Americans are now paying more than $4 per gallon for gasoline in every state as escalating tensions in the Middle East disrupt global energy markets and fuel fears of another inflation surge.
According to AAA data released Wednesday, the national average price for regular gasoline has climbed to $4.56 per gallon—a significant increase that has occurred over the past three months following U.S. and Israeli military strikes against Iran in late February.
Seven states have already crossed the $5-per-gallon threshold, while even traditionally affordable southern states now exceed $4 per gallon. Georgia holds the lowest statewide average at $4.01 per gallon, a dramatic rise compared to prices before the conflict began. California remains particularly affected, with drivers paying an average of $6.15 per gallon.
For millions of Americans already grappling with rising housing costs, food prices, and elevated interest rates, the surge in gasoline prices has become an additional financial burden heading into summer travel season. AAA data shows nationwide gasoline prices have increased by approximately 53% since the conflict began. Economists warn this rise is now feeding into broader inflation as transportation, freight, shipping, and manufacturing costs climb alongside energy prices.
Small businesses are being hit particularly hard. Truckers, delivery services, contractors, landscapers, and independent operators depend heavily on fuel, with many reporting rapidly shrinking profit margins as operating costs rise weekly. These additional costs often get passed along to consumers through higher prices for goods and services. This scenario risks triggering the inflationary chain reaction policymakers have been trying to avoid.
Energy analysts highlight the Strait of Hormuz—the narrow but strategically vital shipping corridor that carries a significant portion of global oil—as their central concern. Since the conflict escalated, commercial traffic in the region has faced disruptions including military threats, delays, rerouting, and new Iranian transit controls. Iran has permitted certain vessels—particularly Chinese-linked tankers—to move through under what Tehran now calls “Iranian-managed transit protocols.” Other ships have encountered rising insurance costs and growing security concerns.
Any sustained interruption of tanker traffic through the Strait of Hormuz could cause crude oil prices to spike significantly, potentially triggering another major gasoline price increase worldwide. GasBuddy petroleum analyst Patrick De Haan warned Wednesday that if the strait remains effectively restricted through midsummer, the national average for gasoline could exceed $5.03 per gallon—a new all-time high.
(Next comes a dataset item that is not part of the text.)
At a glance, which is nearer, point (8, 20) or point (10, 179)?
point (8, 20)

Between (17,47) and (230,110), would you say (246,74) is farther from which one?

This development is beginning to alarm both economists and political leaders. Historically, high gasoline prices impact consumers quickly and visibly, affecting everything from daily commutes to vacation travel to grocery bills. Rising energy costs also tend to slow consumer spending in other sectors, increasing pressure on businesses and weakening broader economic growth.
The timing could not be worse for the White House. President Trump has continued pursuing negotiations with Tehran while simultaneously warning that military action remains possible if Iran refuses to abandon its nuclear ambitions or threatens international shipping routes. However, as instability in the Gulf persists, energy markets and American households already strained by years of inflation face mounting pressure.
For now, drivers nationwide are watching prices climb almost daily, with no clear sign that relief is imminent.